What is required: From the material below, list every line containing "Tanzania".

-- Opening Marker --

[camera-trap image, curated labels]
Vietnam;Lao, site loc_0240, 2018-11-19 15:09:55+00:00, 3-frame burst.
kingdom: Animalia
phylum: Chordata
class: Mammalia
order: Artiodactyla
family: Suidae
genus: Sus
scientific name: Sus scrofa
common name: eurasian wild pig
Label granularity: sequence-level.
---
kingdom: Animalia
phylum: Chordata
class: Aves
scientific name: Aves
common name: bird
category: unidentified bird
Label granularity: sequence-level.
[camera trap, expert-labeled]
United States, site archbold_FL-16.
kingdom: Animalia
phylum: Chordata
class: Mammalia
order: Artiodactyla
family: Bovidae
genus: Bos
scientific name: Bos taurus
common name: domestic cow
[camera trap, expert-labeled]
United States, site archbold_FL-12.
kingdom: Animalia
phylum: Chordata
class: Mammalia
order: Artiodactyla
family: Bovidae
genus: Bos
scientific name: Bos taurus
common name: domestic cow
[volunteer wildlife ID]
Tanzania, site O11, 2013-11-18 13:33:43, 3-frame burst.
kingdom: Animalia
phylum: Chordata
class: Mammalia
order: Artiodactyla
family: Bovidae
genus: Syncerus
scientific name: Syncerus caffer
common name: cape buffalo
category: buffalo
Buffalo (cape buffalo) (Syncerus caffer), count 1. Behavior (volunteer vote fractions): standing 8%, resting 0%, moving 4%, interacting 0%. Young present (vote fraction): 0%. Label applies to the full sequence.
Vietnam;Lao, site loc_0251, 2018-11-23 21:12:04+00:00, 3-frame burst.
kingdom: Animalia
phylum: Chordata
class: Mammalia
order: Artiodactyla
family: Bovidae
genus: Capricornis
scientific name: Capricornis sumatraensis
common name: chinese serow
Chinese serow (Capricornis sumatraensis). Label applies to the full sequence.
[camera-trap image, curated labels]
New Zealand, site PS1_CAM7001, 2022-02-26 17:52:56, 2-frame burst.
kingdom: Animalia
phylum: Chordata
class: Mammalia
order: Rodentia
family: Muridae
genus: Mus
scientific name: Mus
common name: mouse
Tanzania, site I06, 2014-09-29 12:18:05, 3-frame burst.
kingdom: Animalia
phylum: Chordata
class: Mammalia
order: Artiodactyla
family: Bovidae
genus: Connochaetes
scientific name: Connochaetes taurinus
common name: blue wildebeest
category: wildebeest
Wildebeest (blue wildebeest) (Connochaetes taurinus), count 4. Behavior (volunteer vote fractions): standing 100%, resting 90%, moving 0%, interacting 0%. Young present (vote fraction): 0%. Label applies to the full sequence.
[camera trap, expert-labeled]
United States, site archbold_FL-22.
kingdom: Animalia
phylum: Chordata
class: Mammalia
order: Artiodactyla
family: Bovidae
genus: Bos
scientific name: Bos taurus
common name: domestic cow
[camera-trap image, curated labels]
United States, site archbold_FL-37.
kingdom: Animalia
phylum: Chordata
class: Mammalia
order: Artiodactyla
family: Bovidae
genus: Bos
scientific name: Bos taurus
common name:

-- Closing Marker --

Solved exercise:
Tanzania, site O11, 2013-11-18 13:33:43, 3-frame burst.
Tanzania, site I06, 2014-09-29 12:18:05, 3-frame burst.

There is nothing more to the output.